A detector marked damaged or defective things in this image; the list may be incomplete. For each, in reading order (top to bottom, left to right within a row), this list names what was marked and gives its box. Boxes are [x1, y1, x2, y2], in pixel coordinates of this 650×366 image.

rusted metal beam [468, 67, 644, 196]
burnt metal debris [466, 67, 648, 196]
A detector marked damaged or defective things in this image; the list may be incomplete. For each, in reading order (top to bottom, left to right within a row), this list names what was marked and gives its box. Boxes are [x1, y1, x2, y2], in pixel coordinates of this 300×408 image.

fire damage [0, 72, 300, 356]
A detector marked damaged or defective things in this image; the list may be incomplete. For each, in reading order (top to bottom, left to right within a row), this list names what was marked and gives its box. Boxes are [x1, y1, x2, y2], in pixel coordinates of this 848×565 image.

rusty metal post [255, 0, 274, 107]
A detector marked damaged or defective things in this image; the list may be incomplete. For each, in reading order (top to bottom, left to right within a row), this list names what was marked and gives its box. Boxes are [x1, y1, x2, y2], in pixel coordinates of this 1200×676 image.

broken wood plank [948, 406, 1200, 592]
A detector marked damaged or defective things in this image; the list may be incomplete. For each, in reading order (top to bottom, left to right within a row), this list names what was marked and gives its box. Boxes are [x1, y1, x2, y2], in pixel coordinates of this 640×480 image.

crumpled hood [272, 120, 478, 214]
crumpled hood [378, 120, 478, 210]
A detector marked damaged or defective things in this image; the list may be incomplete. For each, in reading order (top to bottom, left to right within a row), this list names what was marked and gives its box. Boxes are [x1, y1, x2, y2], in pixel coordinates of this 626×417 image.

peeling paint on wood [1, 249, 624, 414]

────────────────

What to do
Give again the lines from the line holding "this 1200×676 image." through the close of the listing, both included, exactly as written and with nothing else.

Finished exercise
A detector marked damaged or defective things in this image; the list may be incomplete. For each, in reading order (top to bottom, left to right within a row), this list names what was marked and gives its box. Boxes are [x1, y1, x2, y2], in pixel coordinates of this 1200×676 image.

broken wood plank [948, 406, 1200, 592]
A detector marked damaged or defective things in this image; the list may be incomplete. For each, in reading order (top to bottom, left to right within a row), this list names what was marked and gives its box. Boxes are [x1, y1, x2, y2], in pixel coordinates of this 640×480 image.

crumpled hood [272, 120, 478, 214]
crumpled hood [378, 120, 478, 210]
A detector marked damaged or defective things in this image; the list may be incomplete. For each, in reading order (top to bottom, left to right within a row), this list names what was marked and gives its box. Boxes are [x1, y1, x2, y2], in pixel coordinates of this 626×417 image.

peeling paint on wood [1, 249, 624, 414]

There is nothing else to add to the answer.